Are you a quiet leader or do you work with others who lead quietly? In the field of librarianship, it is thought that more than half of those in the profession are introverts. On this show, Jennifer Blair, Associate Professor and Head of User Services Librarian at Azusa Pacific University in California, talks about how quiet leaders can excel in promoting successful work environments and leading others in a way that is influential but doesn’t change who they are.
Have you ever thought about how you can support nonprofits as essential community links and valuable resources for those you serve? On this show Sam Passey, Director of the Uintah County Library in Utah, shares how his library helps nonprofits thrive to best serve constituents and create knowledge about what’s possible in developing opportunities for all.
There’s no denying that these days librarians all over the nation are grappling with questions regarding the First Amendment and the legal ramifications of challenges in our libraries to intellectual freedom.

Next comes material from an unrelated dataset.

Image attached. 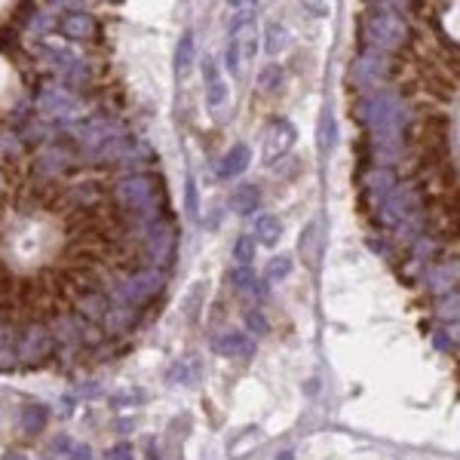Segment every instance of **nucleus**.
Wrapping results in <instances>:
<instances>
[{"instance_id": "nucleus-1", "label": "nucleus", "mask_w": 460, "mask_h": 460, "mask_svg": "<svg viewBox=\"0 0 460 460\" xmlns=\"http://www.w3.org/2000/svg\"><path fill=\"white\" fill-rule=\"evenodd\" d=\"M160 197H163V188L154 175H129V178H123L114 188L117 206L123 212H129V215H142L144 224L156 218L154 206L160 202Z\"/></svg>"}, {"instance_id": "nucleus-2", "label": "nucleus", "mask_w": 460, "mask_h": 460, "mask_svg": "<svg viewBox=\"0 0 460 460\" xmlns=\"http://www.w3.org/2000/svg\"><path fill=\"white\" fill-rule=\"evenodd\" d=\"M362 117L377 135V142H399V132L405 129V108L393 92H374L362 105Z\"/></svg>"}, {"instance_id": "nucleus-3", "label": "nucleus", "mask_w": 460, "mask_h": 460, "mask_svg": "<svg viewBox=\"0 0 460 460\" xmlns=\"http://www.w3.org/2000/svg\"><path fill=\"white\" fill-rule=\"evenodd\" d=\"M365 37L372 43L374 52H390L408 43V25L399 13H393L390 6H372L365 13Z\"/></svg>"}, {"instance_id": "nucleus-4", "label": "nucleus", "mask_w": 460, "mask_h": 460, "mask_svg": "<svg viewBox=\"0 0 460 460\" xmlns=\"http://www.w3.org/2000/svg\"><path fill=\"white\" fill-rule=\"evenodd\" d=\"M160 285H163V273L144 267V270L129 273L126 280L117 285V298L123 301V307H132V304L147 301L154 292H160Z\"/></svg>"}, {"instance_id": "nucleus-5", "label": "nucleus", "mask_w": 460, "mask_h": 460, "mask_svg": "<svg viewBox=\"0 0 460 460\" xmlns=\"http://www.w3.org/2000/svg\"><path fill=\"white\" fill-rule=\"evenodd\" d=\"M414 206H418V193L411 188H393L381 200V206H377V221H381L384 227H399L408 221Z\"/></svg>"}, {"instance_id": "nucleus-6", "label": "nucleus", "mask_w": 460, "mask_h": 460, "mask_svg": "<svg viewBox=\"0 0 460 460\" xmlns=\"http://www.w3.org/2000/svg\"><path fill=\"white\" fill-rule=\"evenodd\" d=\"M144 248H147V255H151V261L166 267L172 261V255H175V230L166 224V221H160V218L147 221Z\"/></svg>"}, {"instance_id": "nucleus-7", "label": "nucleus", "mask_w": 460, "mask_h": 460, "mask_svg": "<svg viewBox=\"0 0 460 460\" xmlns=\"http://www.w3.org/2000/svg\"><path fill=\"white\" fill-rule=\"evenodd\" d=\"M386 74H390V59H386L384 52L368 50V52H362V55H359V59L353 62V80H356L362 89L381 86V83L386 80Z\"/></svg>"}, {"instance_id": "nucleus-8", "label": "nucleus", "mask_w": 460, "mask_h": 460, "mask_svg": "<svg viewBox=\"0 0 460 460\" xmlns=\"http://www.w3.org/2000/svg\"><path fill=\"white\" fill-rule=\"evenodd\" d=\"M294 142H298V129H294L289 120H273L264 132V163L282 160L294 147Z\"/></svg>"}, {"instance_id": "nucleus-9", "label": "nucleus", "mask_w": 460, "mask_h": 460, "mask_svg": "<svg viewBox=\"0 0 460 460\" xmlns=\"http://www.w3.org/2000/svg\"><path fill=\"white\" fill-rule=\"evenodd\" d=\"M37 110L46 114V117H55V120H68V117H77L80 101L74 98L68 89L52 86V89L40 92V98H37Z\"/></svg>"}, {"instance_id": "nucleus-10", "label": "nucleus", "mask_w": 460, "mask_h": 460, "mask_svg": "<svg viewBox=\"0 0 460 460\" xmlns=\"http://www.w3.org/2000/svg\"><path fill=\"white\" fill-rule=\"evenodd\" d=\"M96 18H92V13H86V9H71V13H64L59 18V31L62 37H68V40L80 43V40H92L96 37Z\"/></svg>"}, {"instance_id": "nucleus-11", "label": "nucleus", "mask_w": 460, "mask_h": 460, "mask_svg": "<svg viewBox=\"0 0 460 460\" xmlns=\"http://www.w3.org/2000/svg\"><path fill=\"white\" fill-rule=\"evenodd\" d=\"M212 350H215L218 356H224V359H243V356L252 353L255 344H252V338H248L246 331L227 328V331H221V335L212 340Z\"/></svg>"}, {"instance_id": "nucleus-12", "label": "nucleus", "mask_w": 460, "mask_h": 460, "mask_svg": "<svg viewBox=\"0 0 460 460\" xmlns=\"http://www.w3.org/2000/svg\"><path fill=\"white\" fill-rule=\"evenodd\" d=\"M298 252H301V261L316 270L319 267V258H322V234H319V221H310L307 227L301 230L298 236Z\"/></svg>"}, {"instance_id": "nucleus-13", "label": "nucleus", "mask_w": 460, "mask_h": 460, "mask_svg": "<svg viewBox=\"0 0 460 460\" xmlns=\"http://www.w3.org/2000/svg\"><path fill=\"white\" fill-rule=\"evenodd\" d=\"M248 163H252V151L246 144H234L218 160V178H236V175H243L248 169Z\"/></svg>"}, {"instance_id": "nucleus-14", "label": "nucleus", "mask_w": 460, "mask_h": 460, "mask_svg": "<svg viewBox=\"0 0 460 460\" xmlns=\"http://www.w3.org/2000/svg\"><path fill=\"white\" fill-rule=\"evenodd\" d=\"M46 423H50V408L40 402H28L22 405V411H18V430L28 432V436H37V432L46 430Z\"/></svg>"}, {"instance_id": "nucleus-15", "label": "nucleus", "mask_w": 460, "mask_h": 460, "mask_svg": "<svg viewBox=\"0 0 460 460\" xmlns=\"http://www.w3.org/2000/svg\"><path fill=\"white\" fill-rule=\"evenodd\" d=\"M46 350H50V335H46L40 326H34V328L25 331V338H22V344H18L16 356H22V359L31 362V359H43Z\"/></svg>"}, {"instance_id": "nucleus-16", "label": "nucleus", "mask_w": 460, "mask_h": 460, "mask_svg": "<svg viewBox=\"0 0 460 460\" xmlns=\"http://www.w3.org/2000/svg\"><path fill=\"white\" fill-rule=\"evenodd\" d=\"M227 206L236 212V215H252V212L261 206V190H258V184H239L230 193Z\"/></svg>"}, {"instance_id": "nucleus-17", "label": "nucleus", "mask_w": 460, "mask_h": 460, "mask_svg": "<svg viewBox=\"0 0 460 460\" xmlns=\"http://www.w3.org/2000/svg\"><path fill=\"white\" fill-rule=\"evenodd\" d=\"M255 246H267V248H273L276 243L282 239V221L276 218V215H261L255 221Z\"/></svg>"}, {"instance_id": "nucleus-18", "label": "nucleus", "mask_w": 460, "mask_h": 460, "mask_svg": "<svg viewBox=\"0 0 460 460\" xmlns=\"http://www.w3.org/2000/svg\"><path fill=\"white\" fill-rule=\"evenodd\" d=\"M197 62V46H193V34H181L178 46H175V77H188Z\"/></svg>"}, {"instance_id": "nucleus-19", "label": "nucleus", "mask_w": 460, "mask_h": 460, "mask_svg": "<svg viewBox=\"0 0 460 460\" xmlns=\"http://www.w3.org/2000/svg\"><path fill=\"white\" fill-rule=\"evenodd\" d=\"M335 138H338L335 110H331V108H322L319 126H316V147H319V154H331V147H335Z\"/></svg>"}, {"instance_id": "nucleus-20", "label": "nucleus", "mask_w": 460, "mask_h": 460, "mask_svg": "<svg viewBox=\"0 0 460 460\" xmlns=\"http://www.w3.org/2000/svg\"><path fill=\"white\" fill-rule=\"evenodd\" d=\"M227 280L234 285V292H239V294H248V298H258V294H261V282H258L252 267H234V270L227 273Z\"/></svg>"}, {"instance_id": "nucleus-21", "label": "nucleus", "mask_w": 460, "mask_h": 460, "mask_svg": "<svg viewBox=\"0 0 460 460\" xmlns=\"http://www.w3.org/2000/svg\"><path fill=\"white\" fill-rule=\"evenodd\" d=\"M396 172L393 169H374L372 175H368V181H365V190L372 193V197H377V200H384L386 193H390L393 188H396Z\"/></svg>"}, {"instance_id": "nucleus-22", "label": "nucleus", "mask_w": 460, "mask_h": 460, "mask_svg": "<svg viewBox=\"0 0 460 460\" xmlns=\"http://www.w3.org/2000/svg\"><path fill=\"white\" fill-rule=\"evenodd\" d=\"M454 280H457V264L451 261V264H439L436 270H430L427 273V285L432 292H448V289H454Z\"/></svg>"}, {"instance_id": "nucleus-23", "label": "nucleus", "mask_w": 460, "mask_h": 460, "mask_svg": "<svg viewBox=\"0 0 460 460\" xmlns=\"http://www.w3.org/2000/svg\"><path fill=\"white\" fill-rule=\"evenodd\" d=\"M285 46H289V31H285L280 22H270L264 28V50H267V55H280Z\"/></svg>"}, {"instance_id": "nucleus-24", "label": "nucleus", "mask_w": 460, "mask_h": 460, "mask_svg": "<svg viewBox=\"0 0 460 460\" xmlns=\"http://www.w3.org/2000/svg\"><path fill=\"white\" fill-rule=\"evenodd\" d=\"M169 384H193L200 377V365L197 359H178L172 368H169Z\"/></svg>"}, {"instance_id": "nucleus-25", "label": "nucleus", "mask_w": 460, "mask_h": 460, "mask_svg": "<svg viewBox=\"0 0 460 460\" xmlns=\"http://www.w3.org/2000/svg\"><path fill=\"white\" fill-rule=\"evenodd\" d=\"M282 77H285V74H282V68H280V64H276V62L264 64L261 74H258V89L270 96V92H276V89L282 86Z\"/></svg>"}, {"instance_id": "nucleus-26", "label": "nucleus", "mask_w": 460, "mask_h": 460, "mask_svg": "<svg viewBox=\"0 0 460 460\" xmlns=\"http://www.w3.org/2000/svg\"><path fill=\"white\" fill-rule=\"evenodd\" d=\"M68 169V156L62 151H50L43 156H37V172H46V175H59Z\"/></svg>"}, {"instance_id": "nucleus-27", "label": "nucleus", "mask_w": 460, "mask_h": 460, "mask_svg": "<svg viewBox=\"0 0 460 460\" xmlns=\"http://www.w3.org/2000/svg\"><path fill=\"white\" fill-rule=\"evenodd\" d=\"M292 273V258L289 255H276L270 264L264 267V280L267 282H282Z\"/></svg>"}, {"instance_id": "nucleus-28", "label": "nucleus", "mask_w": 460, "mask_h": 460, "mask_svg": "<svg viewBox=\"0 0 460 460\" xmlns=\"http://www.w3.org/2000/svg\"><path fill=\"white\" fill-rule=\"evenodd\" d=\"M234 258L239 261V267H248V264H252V258H255V239H252V234L236 236V243H234Z\"/></svg>"}, {"instance_id": "nucleus-29", "label": "nucleus", "mask_w": 460, "mask_h": 460, "mask_svg": "<svg viewBox=\"0 0 460 460\" xmlns=\"http://www.w3.org/2000/svg\"><path fill=\"white\" fill-rule=\"evenodd\" d=\"M227 101V83H221V80H212L209 86H206V105L215 110V108H221Z\"/></svg>"}, {"instance_id": "nucleus-30", "label": "nucleus", "mask_w": 460, "mask_h": 460, "mask_svg": "<svg viewBox=\"0 0 460 460\" xmlns=\"http://www.w3.org/2000/svg\"><path fill=\"white\" fill-rule=\"evenodd\" d=\"M184 202H188V215L197 218L200 215V200H197V184H193V178L184 181Z\"/></svg>"}, {"instance_id": "nucleus-31", "label": "nucleus", "mask_w": 460, "mask_h": 460, "mask_svg": "<svg viewBox=\"0 0 460 460\" xmlns=\"http://www.w3.org/2000/svg\"><path fill=\"white\" fill-rule=\"evenodd\" d=\"M246 326L252 328L255 335H267V331H270V326H267V319H264L258 310H248V313H246Z\"/></svg>"}, {"instance_id": "nucleus-32", "label": "nucleus", "mask_w": 460, "mask_h": 460, "mask_svg": "<svg viewBox=\"0 0 460 460\" xmlns=\"http://www.w3.org/2000/svg\"><path fill=\"white\" fill-rule=\"evenodd\" d=\"M108 460H135V451L129 442H117V445L108 451Z\"/></svg>"}, {"instance_id": "nucleus-33", "label": "nucleus", "mask_w": 460, "mask_h": 460, "mask_svg": "<svg viewBox=\"0 0 460 460\" xmlns=\"http://www.w3.org/2000/svg\"><path fill=\"white\" fill-rule=\"evenodd\" d=\"M71 460H92V448L89 445H74L71 448Z\"/></svg>"}, {"instance_id": "nucleus-34", "label": "nucleus", "mask_w": 460, "mask_h": 460, "mask_svg": "<svg viewBox=\"0 0 460 460\" xmlns=\"http://www.w3.org/2000/svg\"><path fill=\"white\" fill-rule=\"evenodd\" d=\"M16 365V350H0V372Z\"/></svg>"}, {"instance_id": "nucleus-35", "label": "nucleus", "mask_w": 460, "mask_h": 460, "mask_svg": "<svg viewBox=\"0 0 460 460\" xmlns=\"http://www.w3.org/2000/svg\"><path fill=\"white\" fill-rule=\"evenodd\" d=\"M202 71H206L209 83H212V80H218V77H215V74H218V68H215V62H212V55H206V59H202Z\"/></svg>"}, {"instance_id": "nucleus-36", "label": "nucleus", "mask_w": 460, "mask_h": 460, "mask_svg": "<svg viewBox=\"0 0 460 460\" xmlns=\"http://www.w3.org/2000/svg\"><path fill=\"white\" fill-rule=\"evenodd\" d=\"M304 9H310L313 16H328V6H322V4H304Z\"/></svg>"}, {"instance_id": "nucleus-37", "label": "nucleus", "mask_w": 460, "mask_h": 460, "mask_svg": "<svg viewBox=\"0 0 460 460\" xmlns=\"http://www.w3.org/2000/svg\"><path fill=\"white\" fill-rule=\"evenodd\" d=\"M0 460H25V454H22V451H6Z\"/></svg>"}, {"instance_id": "nucleus-38", "label": "nucleus", "mask_w": 460, "mask_h": 460, "mask_svg": "<svg viewBox=\"0 0 460 460\" xmlns=\"http://www.w3.org/2000/svg\"><path fill=\"white\" fill-rule=\"evenodd\" d=\"M273 460H294V451H282V454H276Z\"/></svg>"}, {"instance_id": "nucleus-39", "label": "nucleus", "mask_w": 460, "mask_h": 460, "mask_svg": "<svg viewBox=\"0 0 460 460\" xmlns=\"http://www.w3.org/2000/svg\"><path fill=\"white\" fill-rule=\"evenodd\" d=\"M46 460H55V457H46Z\"/></svg>"}, {"instance_id": "nucleus-40", "label": "nucleus", "mask_w": 460, "mask_h": 460, "mask_svg": "<svg viewBox=\"0 0 460 460\" xmlns=\"http://www.w3.org/2000/svg\"><path fill=\"white\" fill-rule=\"evenodd\" d=\"M0 190H4V184H0Z\"/></svg>"}]
</instances>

On this show, Deborah Caldwell-Stone, the Director of the American Library Association’s Office for Intellectual Freedom and Executive Director of the Freedom to Read Foundation, shares essential information about libraries and the First Amendment. While Deborah is an attorney, she cannot offer legal advice or legal counsel. Please take the information shared on this show as information only, as a guideline to start a conversation with your own legal counsel.
How do we engage in work that is intentional and makes the best use of our limited time and energy? On this show Rebekah Cummings, Digital Matters Interim Director at the University of Utah Marriott Library, talks about Selecting Your Yes with Intention in order to do good things in our communities while also taking care of ourselves and engaging in work that best utilizes our capacities.
Have you ever wondered how to help customers navigate information in an age of so many people making so many claims? On today’s show Heath Stanfield, Manager of the McAlester Public Library in Oklahoma, takes us back to basics to examine classical models of logical fallacies that can help us help our customers find high-quality information.